*** Source data Section Begins ***

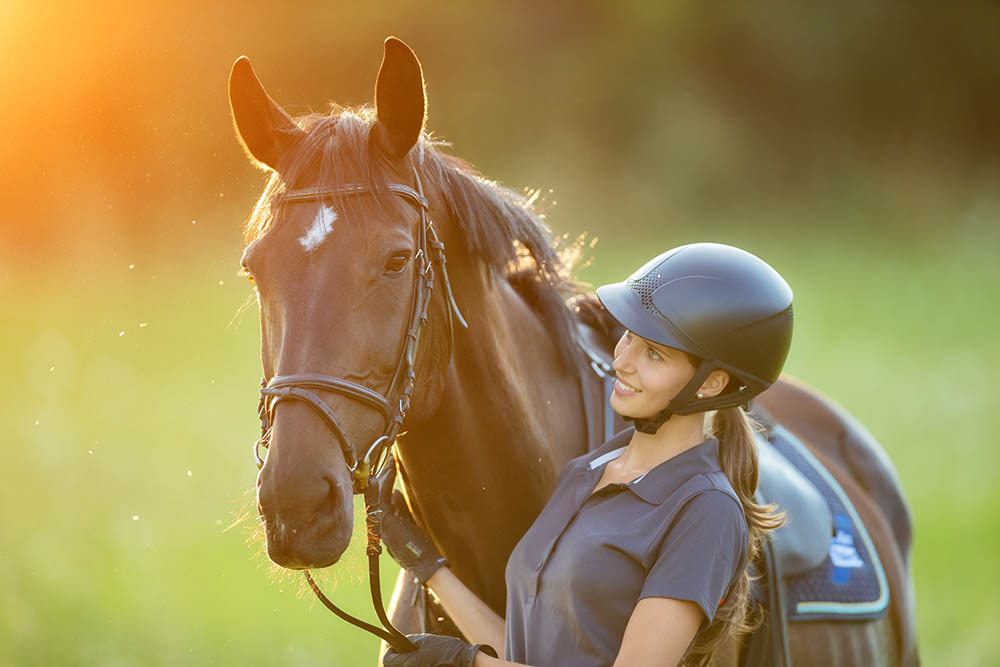 The fine art of owning AND working with horses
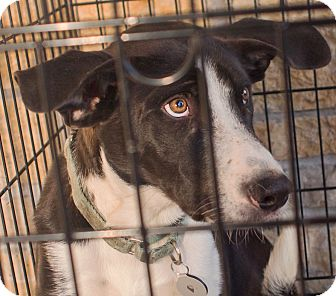 "Border Collie Mix Puppy for adoption in Richfield, Wisconsin - Oreo ""Love me Forever"""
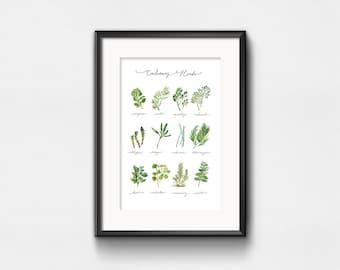 Impression d'Art culinaires herbes | Aquarelle de plantes | Infographie herbes graphique | Wall Decor | Lettrage à la main | 8 x 10 | 11 x 14 | 13 x 19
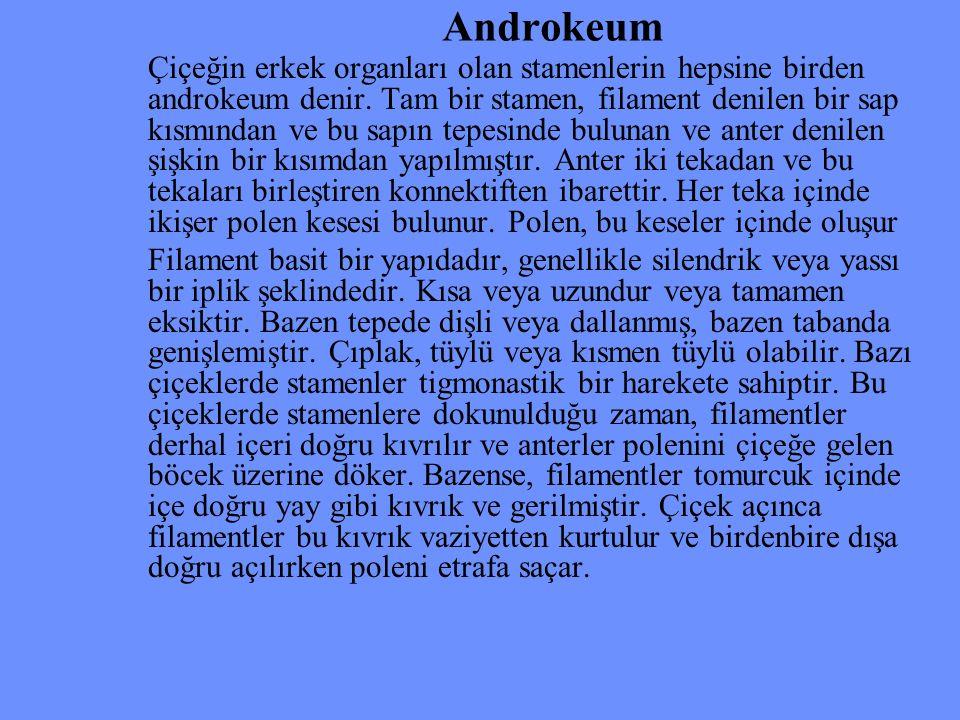 Androkeum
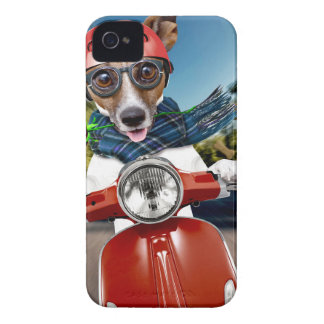 Scooter dog ,jack russell iPhone 4 cover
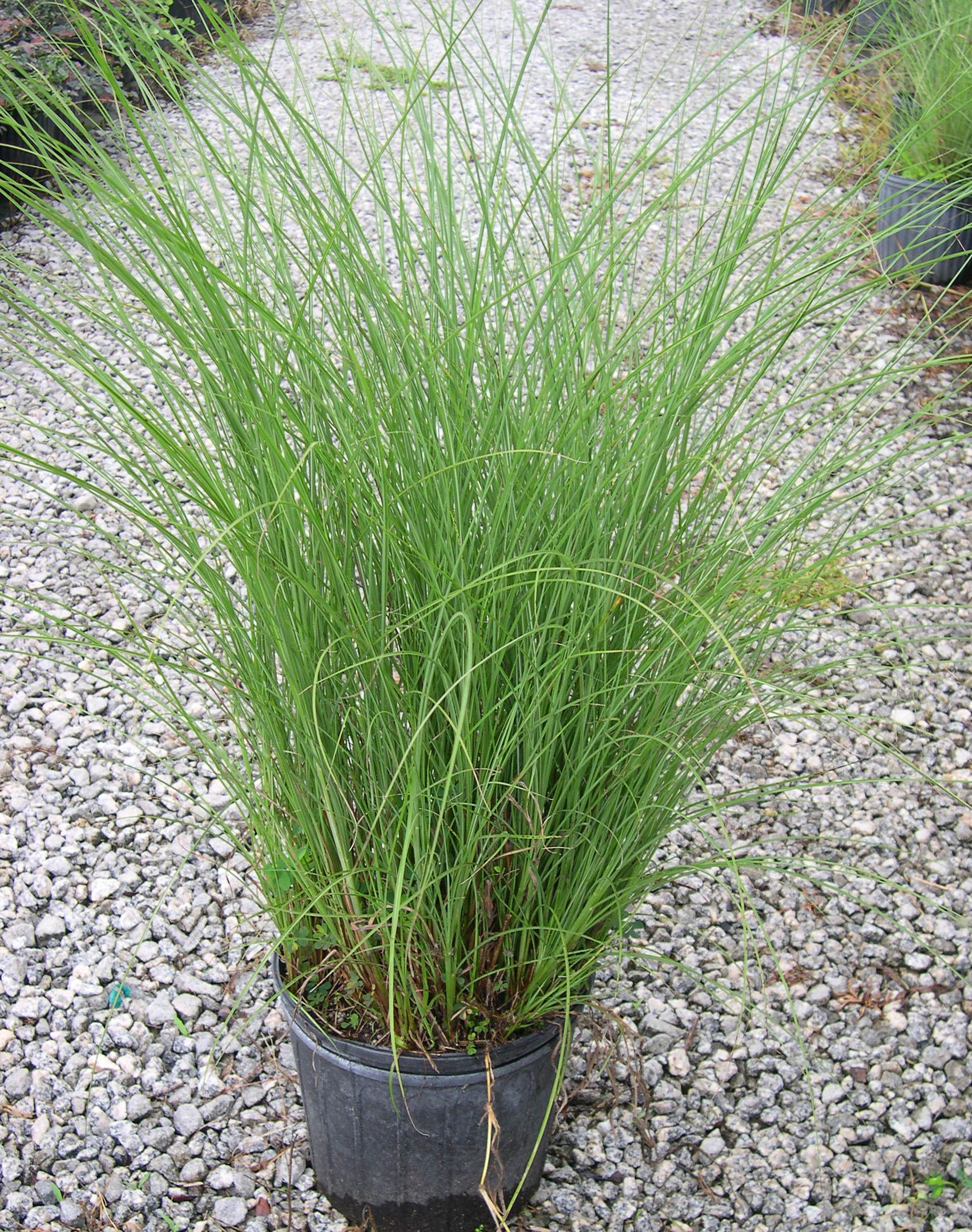 miscanthus 39 gracillimus 39 maiden grass. Black Bedroom Furniture Sets. Home Design Ideas
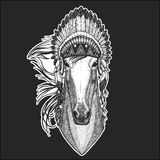 Horse, hoss, knight, steed, courser Cool animal wearing native american indian headdress with feathers Boho chic style. Horse, hoss, knight, steed, courser Hand Royalty Free Stock Photos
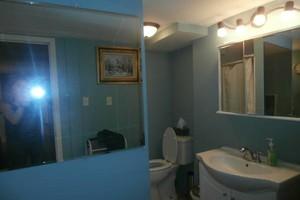 Photo #9: Painting/Handyman/Carpentry/Hauling/Demolition-20 Yrs Experience!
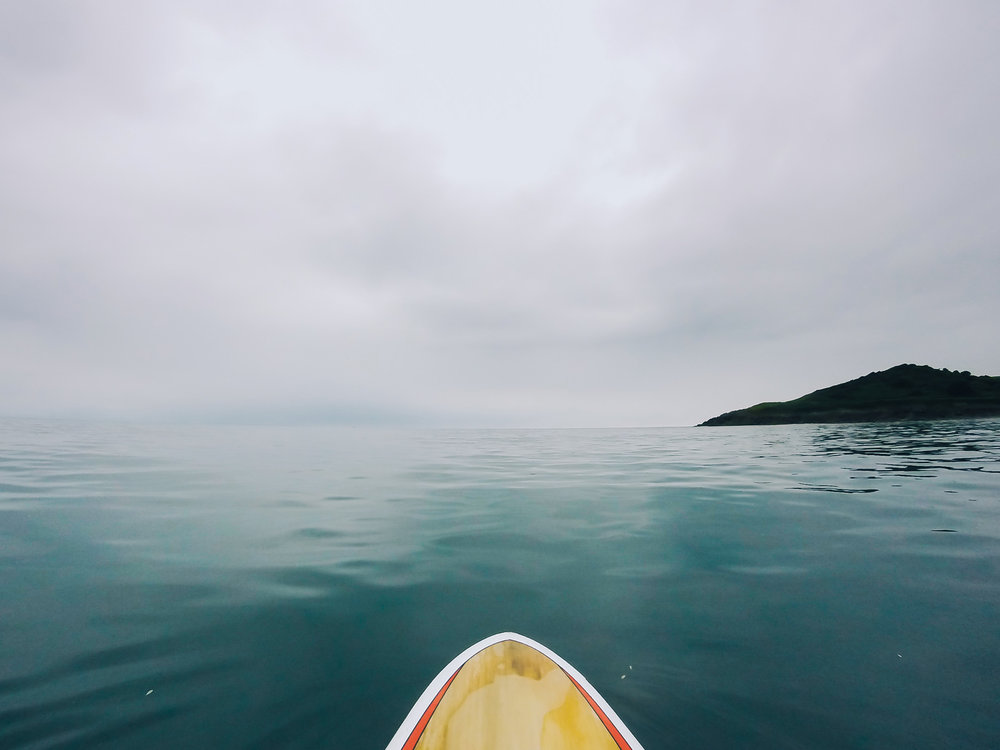 Why not have a go on a Stand up Paddle board?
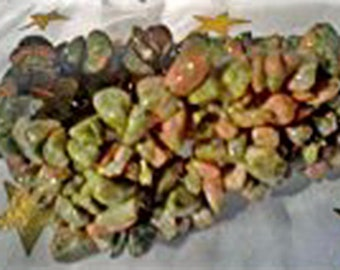 UNAKITE~(helps find animal guide, abandonment issues, & gardening)~Woven GeMsToNe~S-T-R-E-T-C-H Bracelet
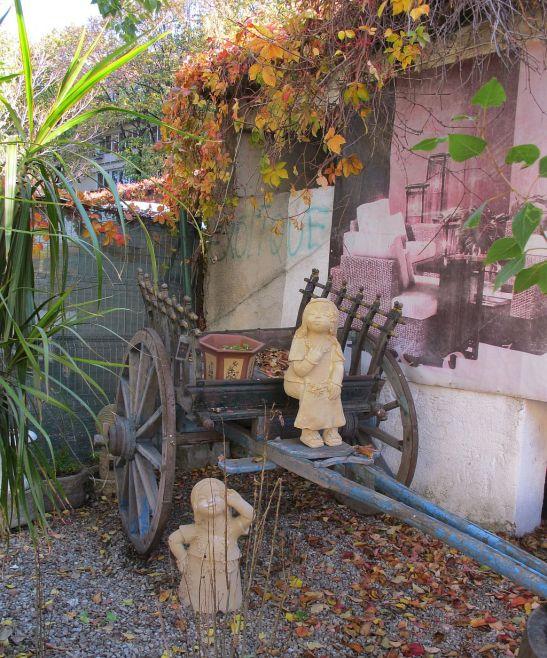 Caruta extotica decorativa pentru gradina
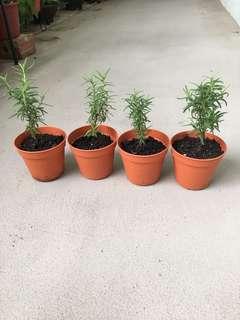 Rosemary Mini Pot Plant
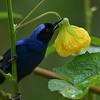 Masked flowerpiercer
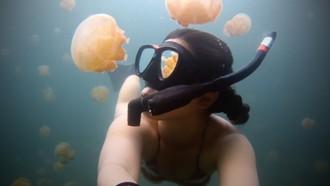Šnorchľovanie s medúzami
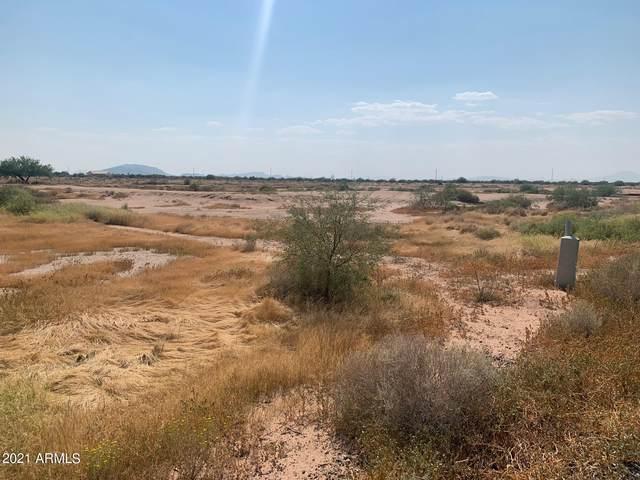909 E Trailblazer Road, Casa Grande, AZ 85193 (MLS #6293623) :: The Daniel Montez Real Estate Group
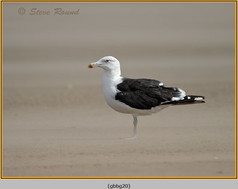 gt-b-backed-gull-20.jpg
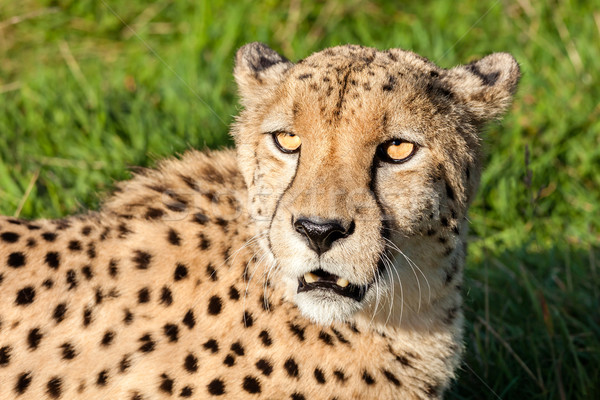 Cabeça tiro belo leopardo tarde sol Foto stock © scheriton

*** Source data Section Ends ***

**Prompt**. Repeat the records above verbatim, with no pictures in the result.

**Answer for the task**.
 The fine art of owning AND working with horses
 "Border Collie Mix Puppy for adoption in Richfield, Wisconsin - Oreo ""Love me Forever"""
 Impression d'Art culinaires herbes | Aquarelle de plantes | Infographie herbes graphique | Wall Decor | Lettrage à la main | 8 x 10 | 11 x 14 | 13 x 19
 Androkeum
 Scooter dog ,jack russell iPhone 4 cover
 miscanthus 39 gracillimus 39 maiden grass. Black Bedroom Furniture Sets. Home Design Ideas
 Horse, hoss, knight, steed, courser Cool animal wearing native american indian headdress with feathers Boho chic style. Horse, hoss, knight, steed, courser Hand Royalty Free Stock Photos
 Photo #9: Painting/Handyman/Carpentry/Hauling/Demolition-20 Yrs Experience!
 Why not have a go on a Stand up Paddle board?
 UNAKITE~(helps find animal guide, abandonment issues, & gardening)~Woven GeMsToNe~S-T-R-E-T-C-H Bracelet
 Caruta extotica decorativa pentru gradina
 Rosemary Mini Pot Plant
 Masked flowerpiercer
Šnorchľovanie s medúzami
909 E Trailblazer Road, Casa Grande, AZ 85193 (MLS #6293623) :: The Daniel Montez Real Estate Group
 gt-b-backed-gull-20.jpg
 Cabeça tiro belo leopardo tarde sol Foto stock © scheriton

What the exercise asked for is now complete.